Showing posts with label wash. Show all posts
Showing posts with label wash. Show all posts

Thursday, March 8, 2012

Sketches 3-7-12

I've gotten back into the habit of sketching since I don't have as much time to work on other drawings while I'm at college (I can't very well haul around all my supplies from 9-5 everyday!). I've been experimenting with all sorts of new media and tools, andI feel like I've really branched out a bit but at the same time, returned to my roots where I used to just sketch from imagination and draw all sorts of critters.

I have 3 sketchbooks going right now: a Pentalic Nature Sketch, Aquabee Super Deluxe, and the good 'ol Artist's Hand Book I've been working on for a couple years now. I'm using the Pentalic as a watercolor sketchbook, the Aquabee as an all purpose one, and the Hand Book for a bit of everything as well.

Mostly, I've been playing with Derwent Graphitint pencils.
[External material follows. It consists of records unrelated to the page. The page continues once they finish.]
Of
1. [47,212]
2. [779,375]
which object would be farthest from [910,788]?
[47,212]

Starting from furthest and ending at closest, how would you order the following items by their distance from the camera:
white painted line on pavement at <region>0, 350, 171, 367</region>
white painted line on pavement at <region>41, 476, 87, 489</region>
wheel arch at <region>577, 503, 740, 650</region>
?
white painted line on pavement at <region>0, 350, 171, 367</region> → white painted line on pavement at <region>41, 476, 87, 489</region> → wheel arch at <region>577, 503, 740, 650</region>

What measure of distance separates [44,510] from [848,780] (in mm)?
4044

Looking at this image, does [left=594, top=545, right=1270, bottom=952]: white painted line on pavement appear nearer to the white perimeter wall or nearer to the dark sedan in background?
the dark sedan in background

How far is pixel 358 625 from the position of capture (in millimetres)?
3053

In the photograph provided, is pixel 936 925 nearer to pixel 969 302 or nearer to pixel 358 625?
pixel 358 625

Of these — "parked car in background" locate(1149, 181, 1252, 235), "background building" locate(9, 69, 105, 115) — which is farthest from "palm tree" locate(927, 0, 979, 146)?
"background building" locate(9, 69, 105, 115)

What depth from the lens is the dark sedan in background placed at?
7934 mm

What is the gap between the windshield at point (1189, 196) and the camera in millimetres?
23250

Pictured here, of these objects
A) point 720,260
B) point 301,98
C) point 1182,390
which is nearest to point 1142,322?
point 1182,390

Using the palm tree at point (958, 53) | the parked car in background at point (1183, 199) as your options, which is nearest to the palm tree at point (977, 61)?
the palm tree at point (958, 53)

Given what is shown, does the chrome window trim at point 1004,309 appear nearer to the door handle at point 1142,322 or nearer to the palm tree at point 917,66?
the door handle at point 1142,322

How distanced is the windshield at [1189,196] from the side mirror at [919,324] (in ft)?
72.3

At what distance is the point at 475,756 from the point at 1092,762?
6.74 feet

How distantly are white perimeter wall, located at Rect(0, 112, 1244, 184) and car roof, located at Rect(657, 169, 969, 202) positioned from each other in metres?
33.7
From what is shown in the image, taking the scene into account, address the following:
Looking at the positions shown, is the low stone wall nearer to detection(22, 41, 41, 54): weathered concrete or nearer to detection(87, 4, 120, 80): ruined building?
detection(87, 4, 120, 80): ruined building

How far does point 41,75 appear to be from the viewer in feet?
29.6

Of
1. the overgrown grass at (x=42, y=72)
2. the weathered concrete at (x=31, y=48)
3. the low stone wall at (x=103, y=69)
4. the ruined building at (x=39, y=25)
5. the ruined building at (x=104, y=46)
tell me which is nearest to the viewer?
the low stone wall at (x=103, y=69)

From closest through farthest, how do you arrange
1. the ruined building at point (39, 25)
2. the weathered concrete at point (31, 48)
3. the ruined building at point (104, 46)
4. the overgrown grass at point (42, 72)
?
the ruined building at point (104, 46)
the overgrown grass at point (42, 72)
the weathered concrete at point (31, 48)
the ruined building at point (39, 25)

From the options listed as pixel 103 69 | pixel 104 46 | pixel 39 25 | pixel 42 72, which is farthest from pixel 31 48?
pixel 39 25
They're excellent sketching pencils and make a lively alternative to a plain graphite pencil thanks to the calm, subd color... it's not full-blast like watercolor pencils or colored pencils, and it handles exactly like graphite. When you apply water, it turns into something very much like watercolor. Some of the colors are not very lightfast whatsoever, but they're too pretty to not use. I actually bought a pencil in one of the colors, Juniper, specifically because it's a really beautiful purple color and I wanted to do monochrome sketches with it... its lightfastness rating is a 1, meaning it'll fade in under a year if exposed to regular light.

A flying squid. Used an ocean blue and chestnut Graphitint pencil.

Another flying squid in ocean blue Graphitint.
A cuttlefish in steel blue Graphitint with an ocean blue background.


A grackle, drawn with a watersoluble sketching pencil.

Blue jay, in those two blue Graphitints.

One of the mocking birds I've watched grow up by my house this year. This one was drawn with colors from the Graphitint 12 pencil set, used dry.  The colors seem to be very well suited to nature.


A tufted titmouse, the first thing I drew with the Graphitint set.
3 mushrooms from imagination.

A wasp and a carpenter bee, drawn in the Aquabee sketchbook, no less. Top was with a Derwent onyx pencil, bottom was with one of my old Sanford Ebony pencils. They don't make 'em like those anymore... I've heard the quality is very poor these days. I'm glad that mom got me a few boxes of them years ago.

As you may notice, some of these are on small cards. I bought a few packs of pre-cut Artist trading cards and have been using them for small sketches. Friends seem to love having these little cards as collectables or for bookmarks and whatnot.

Sunday, May 2, 2010

Mark Harmon







I found three illustration board pieces that I'd cut up a while back and figured I'd make use of them.

Illustration board's not the most permanent medium (The paper on the Crescent 310 board I use is 100% cotton and acid free, but the gray-core board isn't quite so good.) but it works well for ink so that's what I use. I use a TON of water, and illustration board is the only surface that can handle it besides watercolor blocks. Clayboard would too, I suppose, but it's more expensive.

Crescent Premium watercolor board is the archival stuff: it has a white core. 

I took two scans. The first is about 1/3 of the way through, the 2nd is finished.


Mark himself is done in sepia ink. The background and shirt are black ink.

The wash method I use isn't exactly common. From what I understand, ink & wash was very popular earlier in the 1900s, but has become somewhat obscure these days. I recall reading about the technique in Rudy de Reyna's "How to Draw What You See" and thinking that it looked just dandy: thin ink with water and brush it on. How much more simple can it get?

The end result looks very much like a watercolor painting although it has very different characteristics:

  • Ink thins with water but it sure doesn't lift like watercolor. Once a layer is dry, it's on for good unless you want to risk damaging the paper scrubbing.
  • Ink handles a little differently. The vehicle for ink isn't gum arabic, so it behaves differently on wet paper. I can't describe it exactly, but if the paper is dry, it doesn't wander. It stays put exactly where you brush it. However, if there's a wet area nearby, you can count on that heavy ink you just laid down to go racing towards it and spread out. For fun, just wet a large area of paper and brush ink wildly throughout it. It spreads out in many interesting ways.
  • It's very easy to layer ink. Since it dries waterproof, each layer goes on without disturbing anything else at all. This is an extremely useful property for tweaking gradients.
  • As ink in a container dries, it thickens and becomes extremely easy to drybrush, much more so than watercolor. This is handy for adding texture to areas and doing hair, wrinkles, etc.

This is probably my favorite method of drawing. It's basically a western version of Sumi-e although I just use a cheap #6 white nylon brush, small script liner, and spotter. Drawing doesn't get much cheaper than that. I honestly believe even plain pencils would cost more in the long run.

I haven't seen it used much for portraiture but it works fine for me.